Planet Pluto | Solar System | The Utah Skies Report
Pluto is rising before midnight, giving you the time you'll need to seek this faintest of planets. To know you've seen Pluto is going to require observations over several nights, carefully noting star patterns until you see one point of light move relative to the others: that's Pluto!!! But don't try this at home kids, unless you have some serious aperture, because at mag 15+, you're gonna need it!
This image of Pluto and its moon Charon was taken by the Hubble Space Telescope, showing the improved performance of a space-based observational platform over ground-based telescopes.
Facts & Figures
Long considered to be the smallest, coldest, and most distant planet from the Sun, Pluto may also be the largest of a group of objects that orbit in a disk-like zone of beyond the orbit of Neptune called the Kuiper Belt. This distant region consists of thousands of miniature icy worlds with diameters of at least 1,000 km and is also believed to be the source of some comets.

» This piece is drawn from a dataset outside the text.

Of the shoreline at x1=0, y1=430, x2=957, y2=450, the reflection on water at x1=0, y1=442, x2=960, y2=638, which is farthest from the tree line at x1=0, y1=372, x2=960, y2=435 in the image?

Discovered by American astronomer Clyde Tombaugh in 1930, Pluto takes 248 years to orbit the Sun. Pluto's most recent close approach to the Sun was in 1989. Between 1979 and 1999, Pluto's highly elliptical orbit brought it closer to the Sun than Neptune, providing rare opportunities to study this small, cold, distant world and its companion moon, Charon.
Most of what we know about Pluto we have learned since the late 1970s from Earth-based observations, the Infrared Astronomical Satellite (IRAS), and the Hubble Space Telescope. Many of the key questions about Pluto, Charon, and the outer fringes of our solar system await close-up observations by a robotic space flight mission.